IstoÉ/PCS
Apesar da concessão de medidas emergenciais de proteção à mulher vítima de violência pelo Poder Judiciário, como proibição de contato do agressor e afastamento dele do lar, outras ações necessárias, como a definição de pensão alimentícia à vítima, não são deferidas, o que demonstra falhas na aplicação integral da Lei Maria da Penha, segundo a pesquisa O Papel do Judiciário na Concessão das Medidas Protetivas. O levantamento foi divulgado hoje (12) pelo Núcleo de Defesa da Mulher (Nudem) da Defensoria Pública do Estado do Rio de Janeiro (DPRJ).
O trabalho analisou 295 casos em que houve atuação da Defensoria Pública e foi verificado que em 67,46% houve a concessão de medidas protetivas e apenas em 13,9% os pedidos foram totalmente negados. Mas nenhum pedido relacionado à prestação de alimentos provisionais ou provisórios foi autorizado no juizado de violência doméstica.
Segundo a autora do trabalho, a socióloga e diretora de Estudos e Pesquisas da DPRJ, Carolina Haber, o objetivo da pesquisa foi dar um panorama para os defensores que atuam na área sobre como essas medidas estão sendo tratadas pelo Judiciário. “A gente verificou que as medidas protetivas concedidas acabam sendo sempre as mesmas, como afastamento do lar, e alguns pedidos nunca são concedidos, como o de alimentos, o que obriga a mulher vítima da violência a recorrer a outras esferas no Judiciário para resolver o problema dela, por exemplo, ir a uma vara de família.”

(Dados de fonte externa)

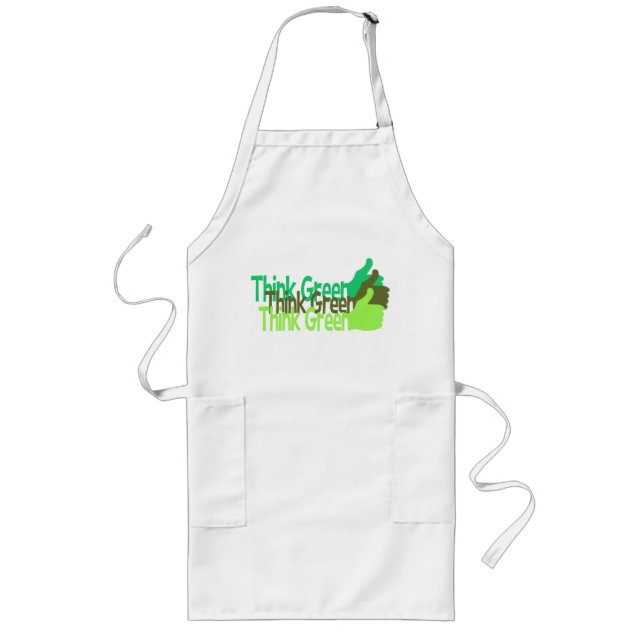 Think Green apron - choose style & color (Front)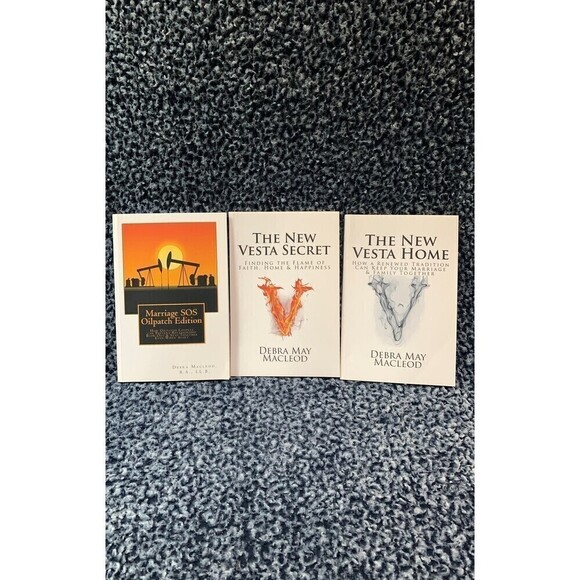 THREE Marriage Books By Debra Macleod - Picture 1 of 4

A partir desta constatação, a segunda etapa da pesquisa levantou nas varas de família os processos que tiveram a atuação do Nudem. Do total, 55% duraram entre 56 e 290 dias até a homologação e 28% foram extintos sem resolução do mérito. Apenas em um caso houve a decretação da prisão do acusado e a suspensão do direito de visitar os filhos.
“A gente verificou quanto tempo ela [mulher vítima] demora, por exemplo, para ter um pedido de alimentos concedido. A média é quatro meses. Olhando para as duas etapas, a gente vê que, primeiro, ela não tem esse tipo de pedido atendido nos juizados e precisa recorrer à vara de família. E na vara da família demora quatro meses.” A demora, segundo Carolina, piora a situação de vulnerabilidade das vítimas.
Para a diretora, a aplicação das mesmas medidas sempre demonstra que os juízes não se aprofundam nos casos. “Acaba não individualizando a situação da mulher, acaba que o juiz prefere dar as medidas mais fáceis de serem aplicadas, porque não demanda uma precessão mais profunda do caso por ele.”
Proteção limitada
De acordo com a coordenadora do Nudem, Arlanza Rebello, a Lei Maria da Penha precisa ser aplicada integralmente, o que não vem ocorrendo. “A Lei Maria da Penha pensa numa defesa integral a essa mulher. Hoje o que percebemos é que as medidas protetivas deferidas são medidas parciais. Notadamente proibição de aproximação, proibição de contato e, quando muito, afastamento do lar. Outras medidas previstas na Lei Maria da Penha, como alimentos provisórios, guarda provisória, revogação de procurações e outras que a mulher necessitar não têm sido analisadas pelo Judiciário, isso têm sido entendido como desnecessário, digamos assim.”
“O que a gente vê hoje é que até as medidas protetivas estão sendo encolhidas, existe um rol imenso de medidas protetivas e apenas três são as medidas deferidas”, acrescentou.
Este mês, quando se comemora o Dia do Defensor Público, no dia 19, a DPRJ promove uma série de debates sobre como melhorar a aplicabilidade da Lei Maria da Penha.
“Já fizemos um primeiro encontro sobre feminicídio, que muitas vezes são mortes anunciadas. Estamos discutindo o dever de proteção à mulher, que é um dever estatal, o Brasil, como signatário de tratados internacionais, assumiu. É uma resposta que a gente ainda não tem, estamos atuando, essa é uma discussão, de que maneira a gente pode dar mais efetividade à Lei Maria da Penha na proteção à mulher.”